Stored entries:
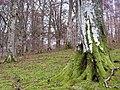 Woodland, Dawyck - geograph.org.uk - 346370.jpg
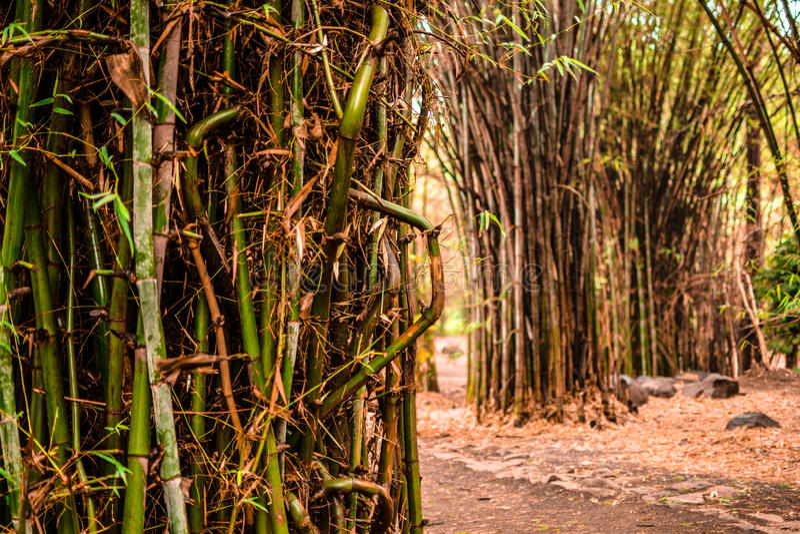 Jungle de bambous images stock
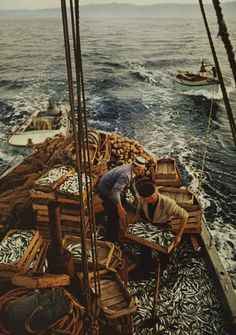 Beautiful vintage photograph of an old sardine fishing boat filed with fish / unknown photographer
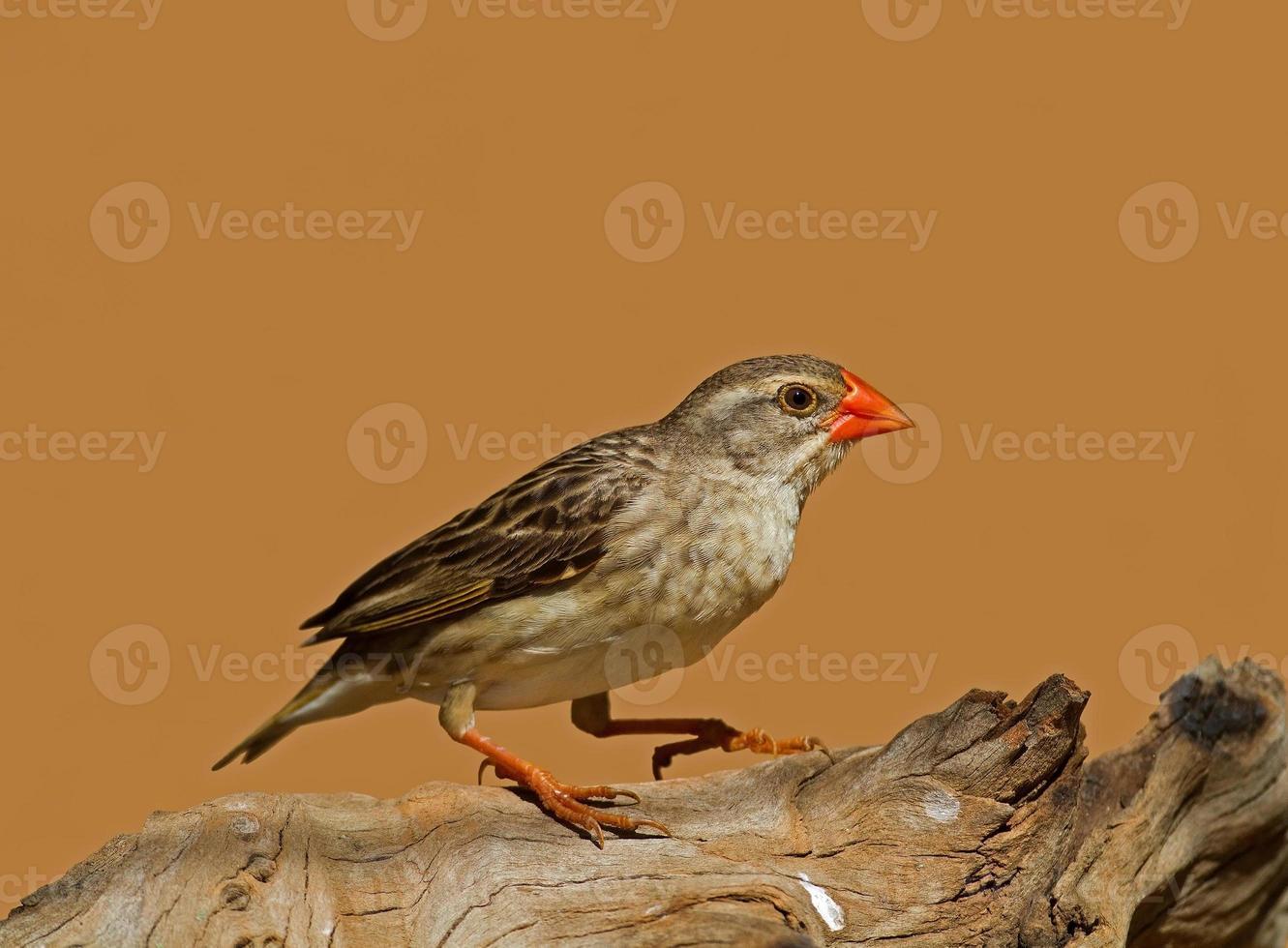 quelea de bico vermelho fêmea não reprodutora empoleirada no tronco foto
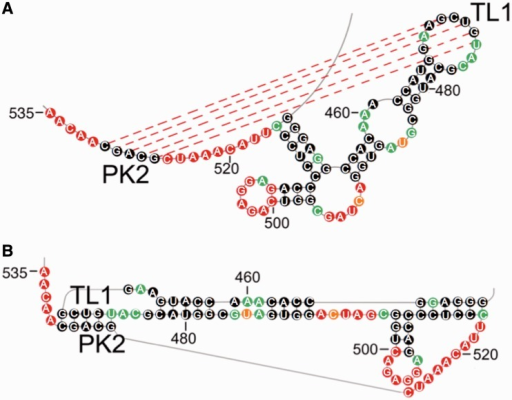 TL1/PK2 pseudoknot interaction in DENV-MINI RNA. (A) SHAPE-predicted hairpin-type pseudoknot interaction comprises two helical regions, including base paring between PK2 (G526–C530) and TL1 residues (G470–U474), as well as the stem of the leftmost hairpin (C462–G466 and C478–G482), and three single-stranded loops: A468–G470, U474–C476 and C516–C525. (B) The 2D map of TL1/PK2 interaction forming H-type pseudoknot generated by PseudoViewer3 (32).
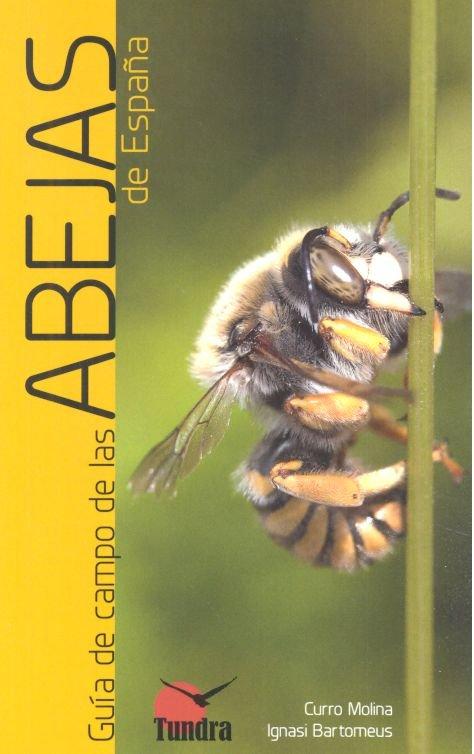 Guia de campo de las abejas de españa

**GOAL OF THE EXERCISE**
Lines from the one with "quelea de bico" through the final line of the records are the whole answer; print them exactly, minus any pictures.

**PROBLEM SOLUTION**
 quelea de bico vermelho fêmea não reprodutora empoleirada no tronco foto
 TL1/PK2 pseudoknot interaction in DENV-MINI RNA. (A) SHAPE-predicted hairpin-type pseudoknot interaction comprises two helical regions, including base paring between PK2 (G526–C530) and TL1 residues (G470–U474), as well as the stem of the leftmost hairpin (C462–G466 and C478–G482), and three single-stranded loops: A468–G470, U474–C476 and C516–C525. (B) The 2D map of TL1/PK2 interaction forming H-type pseudoknot generated by PseudoViewer3 (32).
 Guia de campo de las abejas de españa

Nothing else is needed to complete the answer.